The Irish Water Safety authority has issued a warning to beach-goers to beware of the deadly poisonous Portuguese Man o' War jellyfish during the worst infestation in one hundred years.
The warm coastal waters over recent months have creating an ideal habitat for the venomous organisms - which are not technically jellyfish but siphonophores; it is not a single organism, but is a colony made up of specialised individual animals called zooids or polyps.
Increasing numbers have been washing up on Irish beaches this month, with sightings recorded in counties Cork, Kerry, and the entire west coast.
Irish Water Safety reported that 80 landed on Cape Clear Island off the southwest of Co Cork.
A new warning has been issued as the Spring tide caused by the new moon on Saturday will see larger areas of the coast exposed and beach-goers in the south, west and northwest have been warned to avoid them.
The stingers of the Portuguese man o’war remain venomous even after death, and contact with the skin can result in severe repercussions up to and including death.
It also issued the following advice for members of the public who come in contact with one of the creatures:
- Ensure you don’t get stung yourself when aiding others.
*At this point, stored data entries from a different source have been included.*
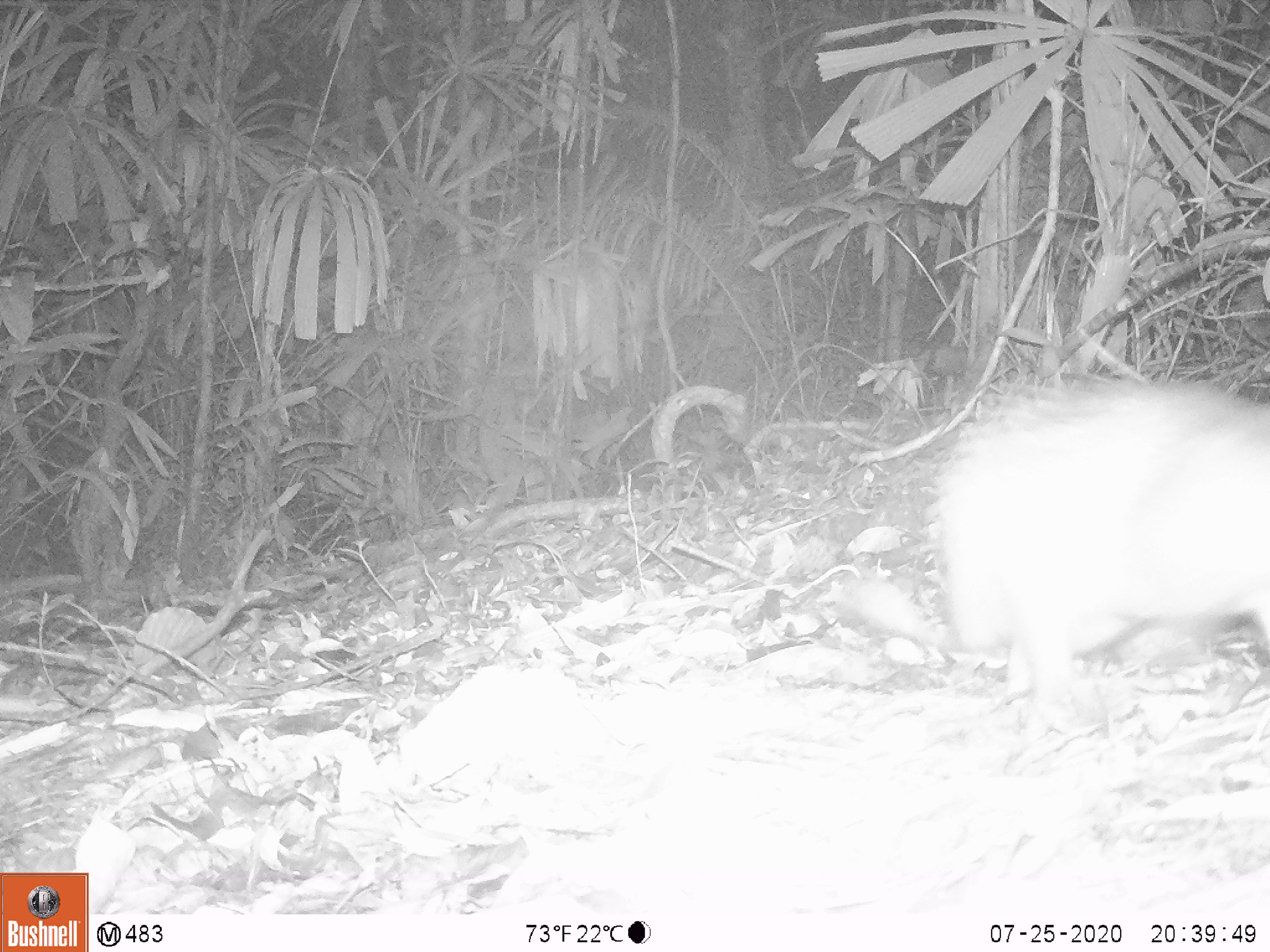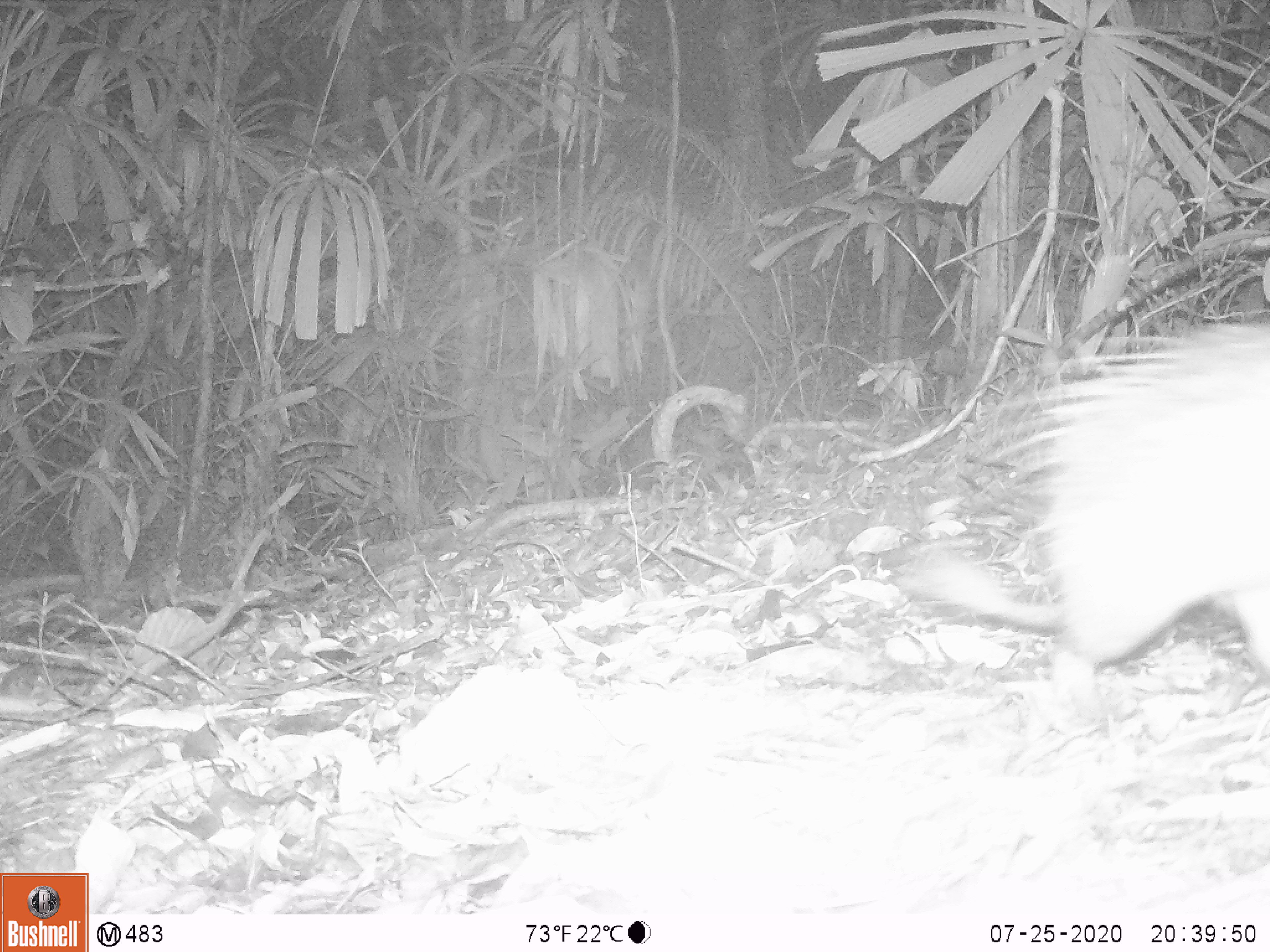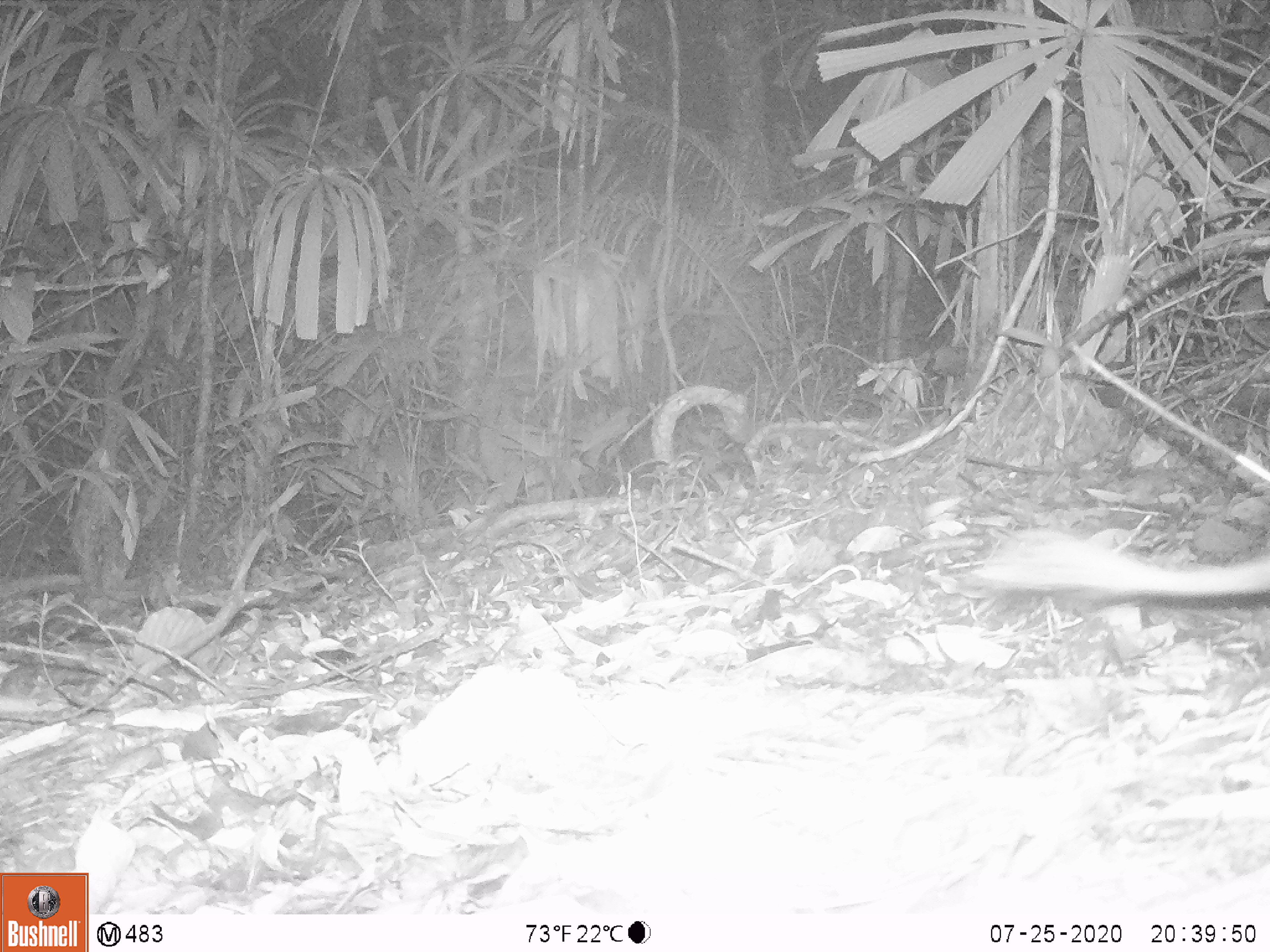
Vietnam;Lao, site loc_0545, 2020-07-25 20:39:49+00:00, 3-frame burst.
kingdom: Animalia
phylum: Chordata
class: Mammalia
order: Rodentia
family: Hystricidae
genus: Atherurus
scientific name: Atherurus macrourus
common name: asiatic brush-tailed porcupine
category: asiatic brush tailed porcupine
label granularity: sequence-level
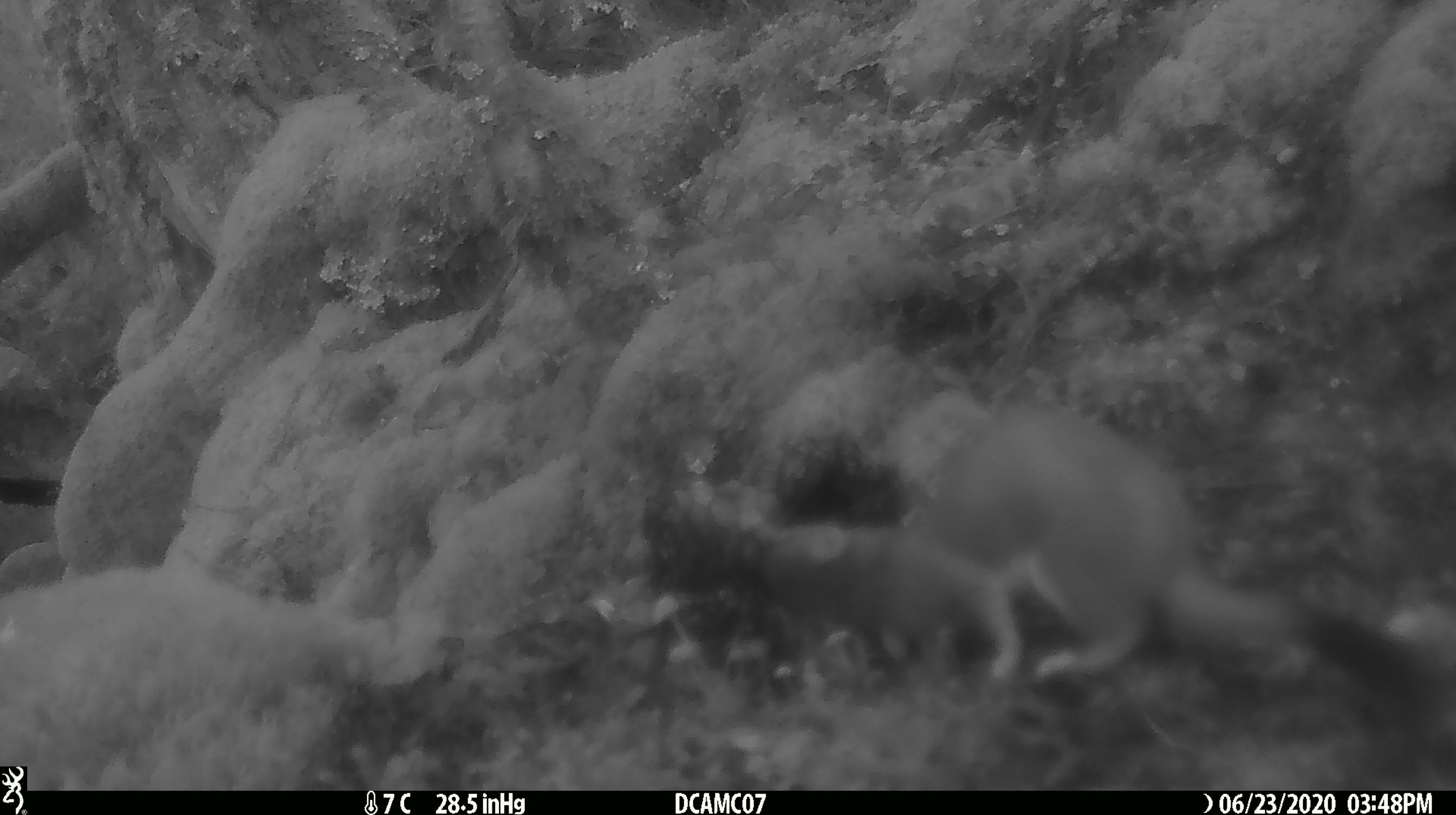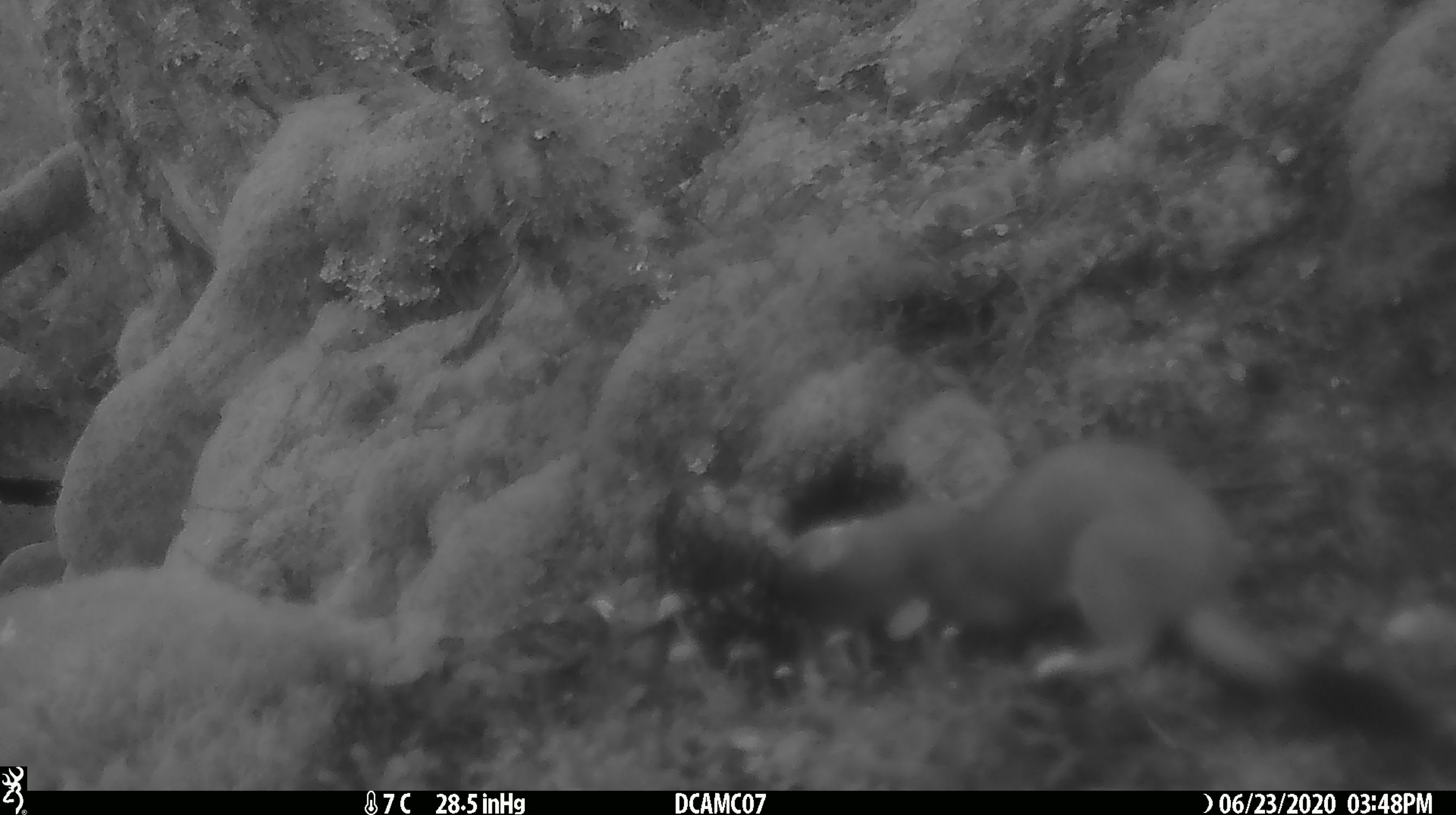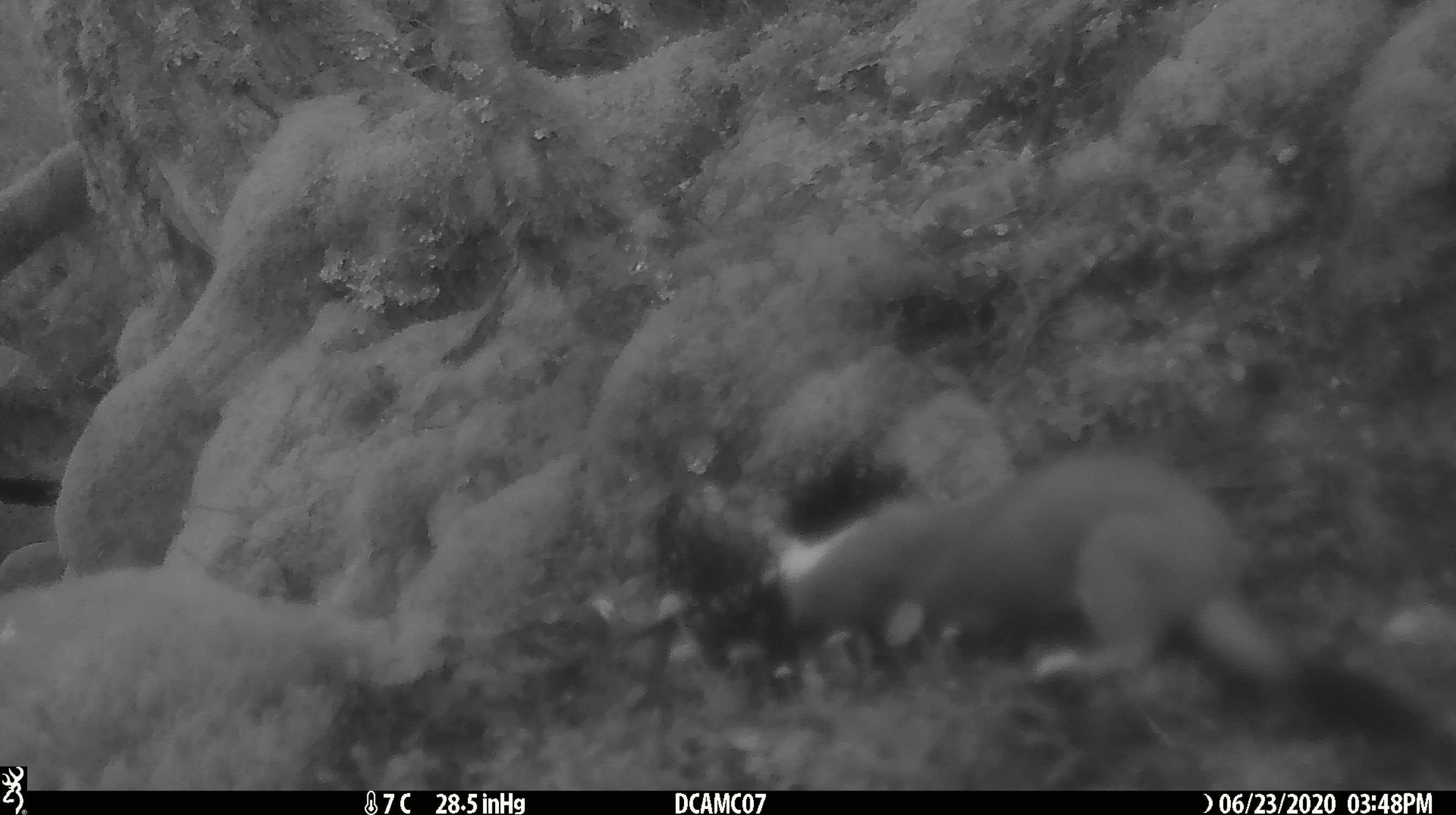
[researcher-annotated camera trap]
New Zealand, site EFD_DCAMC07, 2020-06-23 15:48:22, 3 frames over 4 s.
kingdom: Animalia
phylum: Chordata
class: Mammalia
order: Carnivora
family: Mustelidae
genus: Mustela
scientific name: Mustela erminea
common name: stoat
Stoat (Mustela erminea).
- Remove any attached tentacles with a gloved hand, stick or towel.
- Do not rub the affected area, this may result in further venom release.
- Rinse the affected area with sea-water - do not use fresh water, vinegar or urine.
- Apply a “dry cold pack” to the area - i.e. place a cold pack or ice inside a plastic bag and then wrap this package in a t-shirt or other piece of cloth.
- Seek medical attention if there is anything other than minor discomfort. Note the sting can cause anaphylactic shock, if you are feeling unwell go to A&E for treatment.